И тогда я действительно был несколько подавлен: на допросах без конца и края мы вдвоем прорабатывали мои сексуальные заблуждения, оргии, стриптиз, обольщения, публичное аморальное поведение, разврат, сцепление с друзьями, извращения, ненормальные связи — или как там называются все эти вещи. У него был длинный-длинный список девушек и женщин, за которыми они ходили по пятам и вымогали у них самые разные признания.
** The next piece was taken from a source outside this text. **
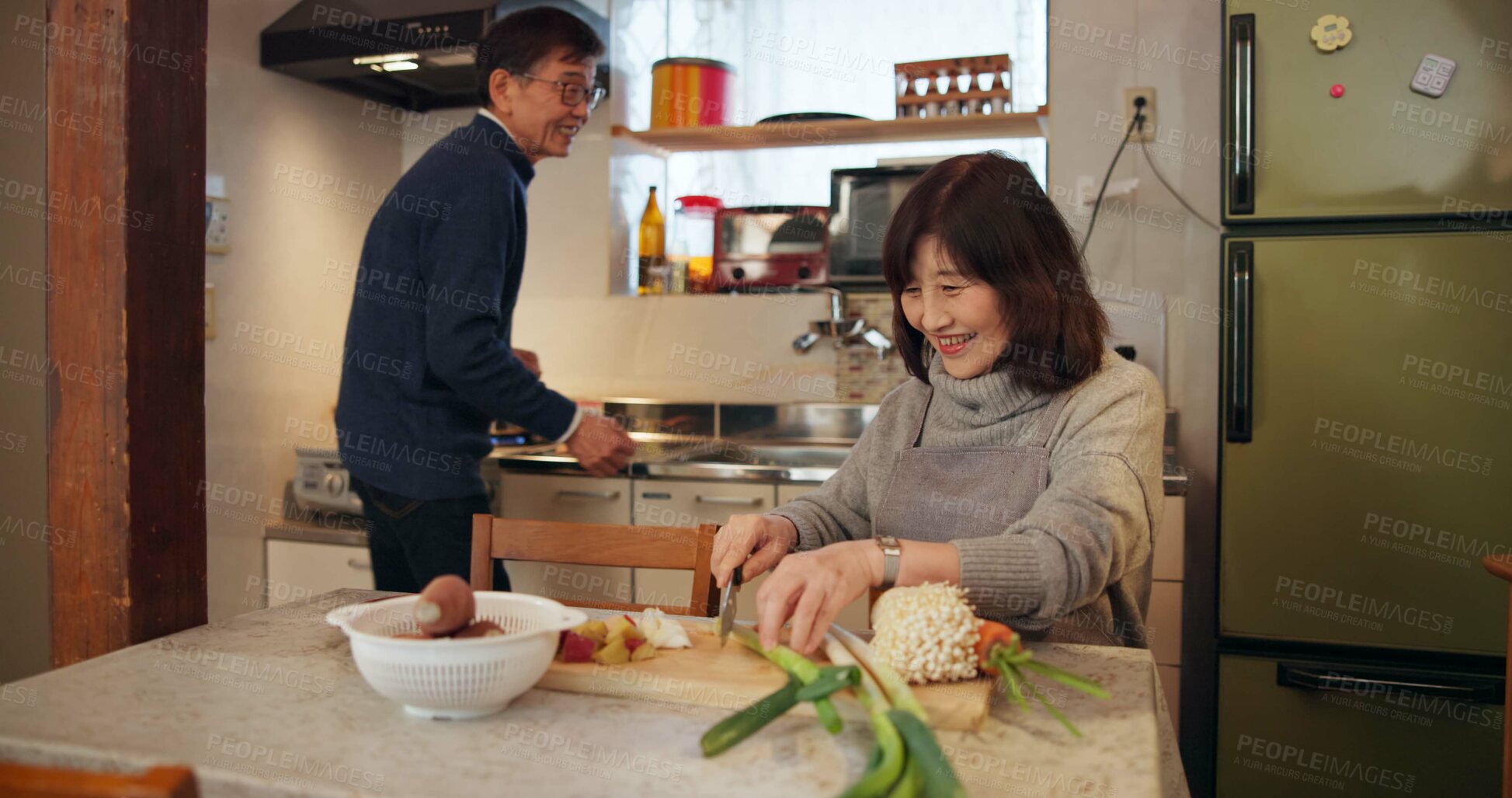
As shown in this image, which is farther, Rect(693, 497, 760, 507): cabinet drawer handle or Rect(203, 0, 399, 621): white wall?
Rect(203, 0, 399, 621): white wall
Много чего наврала им одна женщина, которая позже в слезах оправдывалась передо мной: ее посетил приятный молодой человек и объявил ей, что все, что было между нами, я уже досконально описал, а теперь они хотели бы только проверить ее искренность. Если она расскажет все до последней точки, с ней все будет в порядке, а иначе они известят ее мужа. И начав говорить, она не смогла остановиться, — рассказала она. Я ничуть не обиделся на нее. Следователь, посетивший ее в абсолютно свободный день, когда муж был далеко, в отъезде, был очень хорошеньким молодым человеком, — это она заметила мне несколько раз. Муж был учтивым человеком с большим экономическим талантом. Ее же привлекали мужчины, которые давили на нее. Этот простой служитель безопасности наверняка не понял, что дама должна была переодеть штанишки после его ухода.
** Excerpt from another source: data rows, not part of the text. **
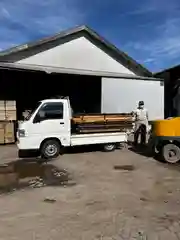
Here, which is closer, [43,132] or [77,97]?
[43,132]

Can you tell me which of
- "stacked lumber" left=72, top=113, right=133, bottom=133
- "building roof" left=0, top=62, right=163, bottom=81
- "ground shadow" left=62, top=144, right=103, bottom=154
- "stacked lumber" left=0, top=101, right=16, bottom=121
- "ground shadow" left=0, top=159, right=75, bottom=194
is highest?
"building roof" left=0, top=62, right=163, bottom=81

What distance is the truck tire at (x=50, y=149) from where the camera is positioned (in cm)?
1139

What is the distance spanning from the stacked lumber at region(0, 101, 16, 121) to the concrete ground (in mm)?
5900

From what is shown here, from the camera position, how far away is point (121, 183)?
801cm

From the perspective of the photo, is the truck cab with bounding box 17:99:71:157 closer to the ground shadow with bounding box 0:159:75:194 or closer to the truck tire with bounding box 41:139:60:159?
the truck tire with bounding box 41:139:60:159

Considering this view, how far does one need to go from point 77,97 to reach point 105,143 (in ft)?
22.7

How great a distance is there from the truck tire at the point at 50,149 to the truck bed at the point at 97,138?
589mm

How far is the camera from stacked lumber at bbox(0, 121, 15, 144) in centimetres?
1452

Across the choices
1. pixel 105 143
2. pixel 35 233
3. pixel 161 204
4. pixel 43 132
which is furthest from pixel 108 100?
pixel 35 233

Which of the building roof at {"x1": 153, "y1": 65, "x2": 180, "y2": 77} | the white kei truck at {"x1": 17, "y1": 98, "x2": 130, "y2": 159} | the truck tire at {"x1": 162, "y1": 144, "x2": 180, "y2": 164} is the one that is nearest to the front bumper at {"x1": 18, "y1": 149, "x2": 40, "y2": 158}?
the white kei truck at {"x1": 17, "y1": 98, "x2": 130, "y2": 159}

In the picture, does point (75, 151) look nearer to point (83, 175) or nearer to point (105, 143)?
point (105, 143)

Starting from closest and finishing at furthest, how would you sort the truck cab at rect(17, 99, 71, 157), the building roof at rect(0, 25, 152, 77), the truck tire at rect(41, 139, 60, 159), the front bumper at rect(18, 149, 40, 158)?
the truck cab at rect(17, 99, 71, 157), the truck tire at rect(41, 139, 60, 159), the front bumper at rect(18, 149, 40, 158), the building roof at rect(0, 25, 152, 77)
Придя к ней впервые, из разговора в компании я узнал три вещи: что ее муж в отъезде, что она хорошая хозяйка и что она хочет насилия со стороны сильного мужчины. У нее была красивая квартира, закуски и напитки приготовлены, и пахла она «Суар де Пари». Она приготовила ремни от большого чемодана, чтобы я привязал ее ими к двери. Мы вытворяли черт знает что, пока она меня мило не попросила не втыкать его больше, потому что у нее уже все совсем сухо и болит. Ее слова ничуть не позволили мне проникнуть ни в ее психику, ни в ее первые детские переживания сексуальности. Она была прилежной, спокойной, послушной, заботливой — и разыгрывала очень страстную женщину. Она все делала так, чтобы создавалась видимость акта, все делала для меня, не могла расслабиться, не могла раскрыть то, что скрывала в глубине своей природы, постоянно контролировала себя, а я — видевший ее как на ладони — не посвятил ей больших усилий. Этот покрытый шерстью комок нервов в черепаховом панцире — это прекрасное тело и выразительно чувственное лицо — я воспринимал таким, каким он был. Я знал, что меня ждало тяжелейшее дело и огромная ответственность: я должен был бы переделать ее из мещанки в свободную женщину, сорвать с нее все ее семнадцать личин, бросить ее на дно и возвысить до радуги — и все, может быть, лишь ради мгновения настоящего чувства. Но и мне захотелось сыграть самому и оставить ее в уверенности, что она меня очаровала.